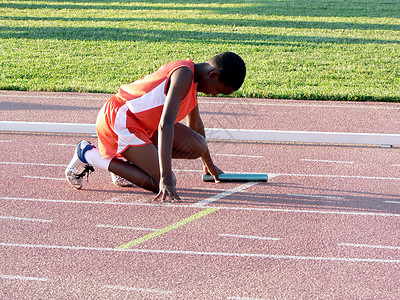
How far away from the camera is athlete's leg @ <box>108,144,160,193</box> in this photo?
17.5ft

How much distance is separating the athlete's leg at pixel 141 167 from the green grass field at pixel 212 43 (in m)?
5.58

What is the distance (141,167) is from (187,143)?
481 millimetres

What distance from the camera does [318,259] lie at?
4219mm

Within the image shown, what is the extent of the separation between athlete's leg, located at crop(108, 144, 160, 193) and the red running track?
164 mm

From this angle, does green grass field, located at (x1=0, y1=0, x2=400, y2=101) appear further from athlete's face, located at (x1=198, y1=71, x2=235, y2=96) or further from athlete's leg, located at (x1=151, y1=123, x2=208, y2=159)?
athlete's face, located at (x1=198, y1=71, x2=235, y2=96)

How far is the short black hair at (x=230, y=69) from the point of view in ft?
16.3

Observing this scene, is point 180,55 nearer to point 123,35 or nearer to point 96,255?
point 123,35

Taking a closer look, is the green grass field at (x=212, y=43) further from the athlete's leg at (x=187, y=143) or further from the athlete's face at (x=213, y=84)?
the athlete's face at (x=213, y=84)

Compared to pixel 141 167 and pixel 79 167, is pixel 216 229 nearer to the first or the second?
pixel 141 167

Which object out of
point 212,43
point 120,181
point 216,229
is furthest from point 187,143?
point 212,43

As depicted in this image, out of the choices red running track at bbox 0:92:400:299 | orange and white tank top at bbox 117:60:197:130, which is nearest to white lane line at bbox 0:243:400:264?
red running track at bbox 0:92:400:299

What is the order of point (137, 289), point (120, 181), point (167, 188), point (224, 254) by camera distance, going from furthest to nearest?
point (120, 181), point (167, 188), point (224, 254), point (137, 289)

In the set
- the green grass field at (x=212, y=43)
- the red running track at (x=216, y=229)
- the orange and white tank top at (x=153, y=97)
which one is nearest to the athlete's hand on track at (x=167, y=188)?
the red running track at (x=216, y=229)

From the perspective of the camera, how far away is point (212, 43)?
16.3 metres
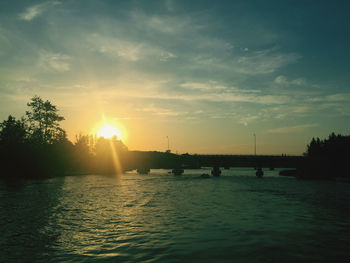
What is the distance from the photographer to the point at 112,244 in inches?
698

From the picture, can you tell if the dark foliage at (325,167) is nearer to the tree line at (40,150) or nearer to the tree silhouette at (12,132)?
the tree line at (40,150)

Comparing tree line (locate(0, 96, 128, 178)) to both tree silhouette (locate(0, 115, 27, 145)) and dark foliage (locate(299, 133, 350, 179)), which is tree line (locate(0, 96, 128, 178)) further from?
dark foliage (locate(299, 133, 350, 179))

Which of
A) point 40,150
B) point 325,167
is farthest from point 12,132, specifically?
point 325,167

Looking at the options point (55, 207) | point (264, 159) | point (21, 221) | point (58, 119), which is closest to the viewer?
point (21, 221)

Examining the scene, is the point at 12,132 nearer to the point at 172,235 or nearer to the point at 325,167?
the point at 172,235

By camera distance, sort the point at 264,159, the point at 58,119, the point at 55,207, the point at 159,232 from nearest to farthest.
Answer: the point at 159,232 < the point at 55,207 < the point at 58,119 < the point at 264,159

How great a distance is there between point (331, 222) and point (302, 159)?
117 m

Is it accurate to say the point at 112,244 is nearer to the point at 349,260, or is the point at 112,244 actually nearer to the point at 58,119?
the point at 349,260

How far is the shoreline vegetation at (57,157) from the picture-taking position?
105 meters

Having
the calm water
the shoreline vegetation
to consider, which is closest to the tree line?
the shoreline vegetation

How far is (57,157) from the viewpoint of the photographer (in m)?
124

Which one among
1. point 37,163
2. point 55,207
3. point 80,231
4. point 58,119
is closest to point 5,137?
point 37,163

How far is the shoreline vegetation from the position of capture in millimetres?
105062

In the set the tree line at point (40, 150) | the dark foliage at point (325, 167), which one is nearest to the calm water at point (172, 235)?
the tree line at point (40, 150)
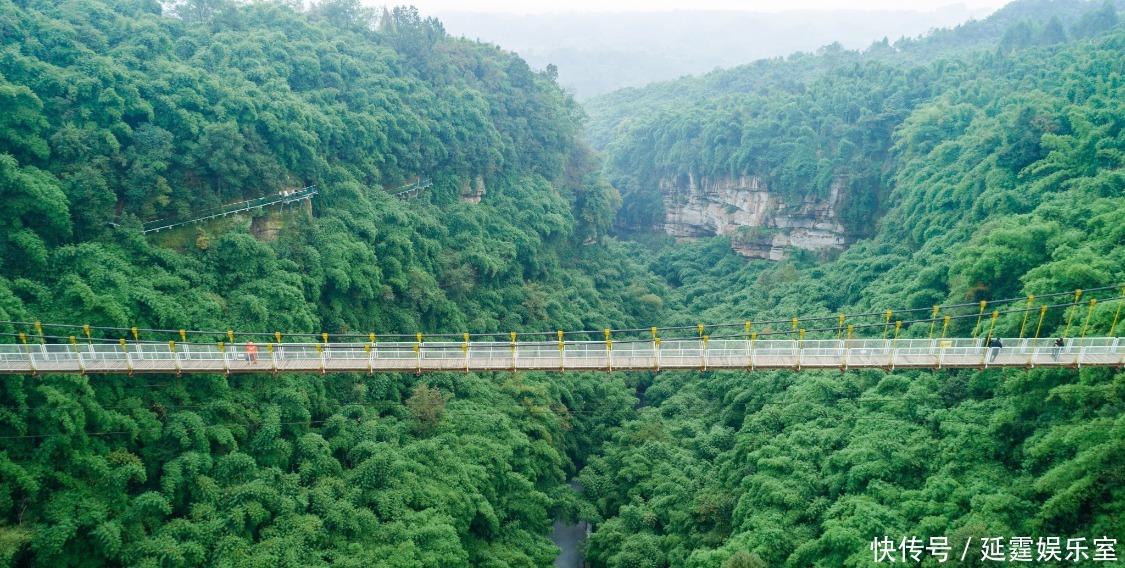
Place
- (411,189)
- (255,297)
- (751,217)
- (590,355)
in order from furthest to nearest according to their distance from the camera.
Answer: (751,217)
(411,189)
(255,297)
(590,355)

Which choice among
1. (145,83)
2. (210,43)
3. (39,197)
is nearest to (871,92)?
(210,43)

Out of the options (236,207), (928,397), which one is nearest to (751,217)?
(928,397)

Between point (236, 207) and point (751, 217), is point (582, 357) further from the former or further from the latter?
point (751, 217)

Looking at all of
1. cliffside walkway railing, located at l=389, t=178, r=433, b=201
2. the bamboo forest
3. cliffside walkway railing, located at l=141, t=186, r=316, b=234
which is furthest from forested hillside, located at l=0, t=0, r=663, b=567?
cliffside walkway railing, located at l=389, t=178, r=433, b=201

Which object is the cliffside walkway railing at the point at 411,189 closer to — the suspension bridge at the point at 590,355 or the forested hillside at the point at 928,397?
the forested hillside at the point at 928,397

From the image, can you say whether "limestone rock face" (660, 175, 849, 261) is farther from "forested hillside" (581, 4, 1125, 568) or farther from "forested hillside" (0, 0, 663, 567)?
"forested hillside" (0, 0, 663, 567)

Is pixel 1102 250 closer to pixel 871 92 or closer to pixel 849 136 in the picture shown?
pixel 849 136
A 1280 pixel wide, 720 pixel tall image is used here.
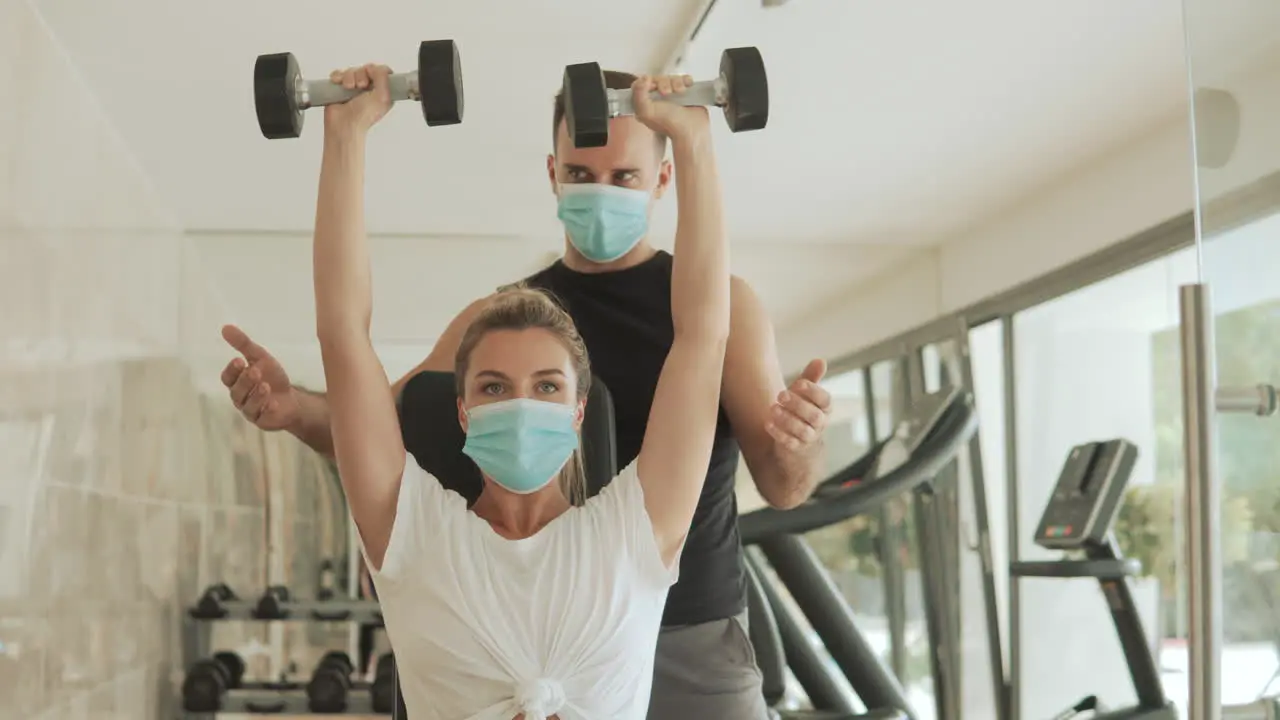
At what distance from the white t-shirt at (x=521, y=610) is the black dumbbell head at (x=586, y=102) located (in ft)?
1.38

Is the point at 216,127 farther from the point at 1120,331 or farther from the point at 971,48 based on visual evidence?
Result: the point at 1120,331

================================

### [STATED GOAL]
Return the whole listing above word for word, leaving out the pictures.

### [TASK SOLUTION]
How far away from the camera is athlete's leg @ <box>108,144,160,193</box> in this photo?
17.5ft

How much distance is separating the athlete's leg at pixel 141 167 from the green grass field at pixel 212 43 (in m)?
5.58

What is the distance (141,167) is from (187,143)?
481 millimetres

What distance from the camera does [318,259] lie at?
4219mm

Within the image shown, what is the extent of the separation between athlete's leg, located at crop(108, 144, 160, 193) and the red running track?
164 mm

From this angle, does green grass field, located at (x1=0, y1=0, x2=400, y2=101) appear further from athlete's face, located at (x1=198, y1=71, x2=235, y2=96) or further from athlete's leg, located at (x1=151, y1=123, x2=208, y2=159)?
athlete's face, located at (x1=198, y1=71, x2=235, y2=96)

How far is the short black hair at (x=230, y=69) from the point of view in ft?
16.3

Observing this scene, is point 180,55 nearer to point 123,35 or nearer to point 96,255?
point 123,35

Taking a closer look, is the green grass field at (x=212, y=43) further from the athlete's leg at (x=187, y=143) or further from the athlete's face at (x=213, y=84)?
the athlete's face at (x=213, y=84)

Compared to pixel 141 167 and pixel 79 167, is pixel 216 229 nearer to the first or the second?
pixel 141 167

Which object out of
point 212,43
point 120,181
point 216,229
is furthest from point 187,143?
point 212,43

As depicted in this image, out of the choices red running track at bbox 0:92:400:299 | orange and white tank top at bbox 117:60:197:130, which is nearest to white lane line at bbox 0:243:400:264?
red running track at bbox 0:92:400:299

What is the order of point (137, 289), point (120, 181), point (167, 188), point (224, 254) by camera distance, going from furthest to nearest?
point (120, 181), point (167, 188), point (224, 254), point (137, 289)

In the set
- the green grass field at (x=212, y=43)
- the red running track at (x=216, y=229)
- the orange and white tank top at (x=153, y=97)
which one is nearest to the athlete's hand on track at (x=167, y=188)?
the red running track at (x=216, y=229)

From the perspective of the camera, how far away is point (212, 43)?
16.3 metres
What is the distance from the photographer to the point at 112,244 in inches?
698

From the picture, can you tell if the dark foliage at (325,167) is nearer to the tree line at (40,150) or nearer to the tree silhouette at (12,132)?
the tree line at (40,150)

Comparing tree line (locate(0, 96, 128, 178)) to both tree silhouette (locate(0, 115, 27, 145)) and dark foliage (locate(299, 133, 350, 179)), which is tree line (locate(0, 96, 128, 178)) further from?
dark foliage (locate(299, 133, 350, 179))

Which of
A) point 40,150
B) point 325,167
is farthest from point 12,132, specifically?
point 325,167

Looking at the options point (55, 207) | point (264, 159) | point (21, 221) | point (58, 119), which is closest to the viewer?
point (21, 221)

Examining the scene, is the point at 12,132 nearer to the point at 172,235 or nearer to the point at 325,167?
the point at 172,235

By camera distance, sort the point at 264,159, the point at 58,119, the point at 55,207, the point at 159,232 from nearest to farthest.
Answer: the point at 159,232 < the point at 55,207 < the point at 58,119 < the point at 264,159

How great a distance is there between point (331, 222) and point (302, 159)?
117 m

Is it accurate to say the point at 112,244 is nearer to the point at 349,260, or is the point at 112,244 actually nearer to the point at 58,119?
the point at 349,260

How far is the shoreline vegetation at (57,157) from the picture-taking position?
105 meters

Having
the calm water
the shoreline vegetation
to consider, which is closest to the tree line?
the shoreline vegetation

How far is (57,157) from the viewpoint of the photographer (in m)?
124

Which one among
1. point 37,163
2. point 55,207
3. point 80,231
4. point 58,119
is closest to point 5,137?
point 37,163

How far is the shoreline vegetation from the position of capture in millimetres?
105062

In the set the tree line at point (40, 150) | the dark foliage at point (325, 167), which one is nearest to the calm water at point (172, 235)?
the tree line at point (40, 150)
Place
- (411,189)
- (255,297)
- (751,217)
- (590,355)
in order from furthest to nearest according to their distance from the camera.
Answer: (751,217)
(411,189)
(255,297)
(590,355)

Which choice among
1. (145,83)
2. (210,43)
3. (39,197)
is nearest to (871,92)?
(210,43)

Out of the options (236,207), (928,397), which one is nearest to (751,217)?
(928,397)

Between point (236, 207) and point (751, 217), is point (582, 357) further from the former or further from the latter?
point (751, 217)

Looking at all of
1. cliffside walkway railing, located at l=389, t=178, r=433, b=201
2. the bamboo forest
3. cliffside walkway railing, located at l=141, t=186, r=316, b=234
which is furthest from forested hillside, located at l=0, t=0, r=663, b=567?
cliffside walkway railing, located at l=389, t=178, r=433, b=201

Which object is the cliffside walkway railing at the point at 411,189 closer to — the suspension bridge at the point at 590,355 or the forested hillside at the point at 928,397?
the forested hillside at the point at 928,397

From the image, can you say whether "limestone rock face" (660, 175, 849, 261) is farther from "forested hillside" (581, 4, 1125, 568) or farther from "forested hillside" (0, 0, 663, 567)?
"forested hillside" (0, 0, 663, 567)

Is pixel 1102 250 closer to pixel 871 92 or closer to pixel 849 136 in the picture shown?
pixel 849 136
A 1280 pixel wide, 720 pixel tall image is used here.
At what distance from the white t-shirt at (x=521, y=610) is the black dumbbell head at (x=586, y=102) located (in ft)?
1.38

Is the point at 216,127 farther from the point at 1120,331 or farther from the point at 971,48 based on visual evidence?
Result: the point at 1120,331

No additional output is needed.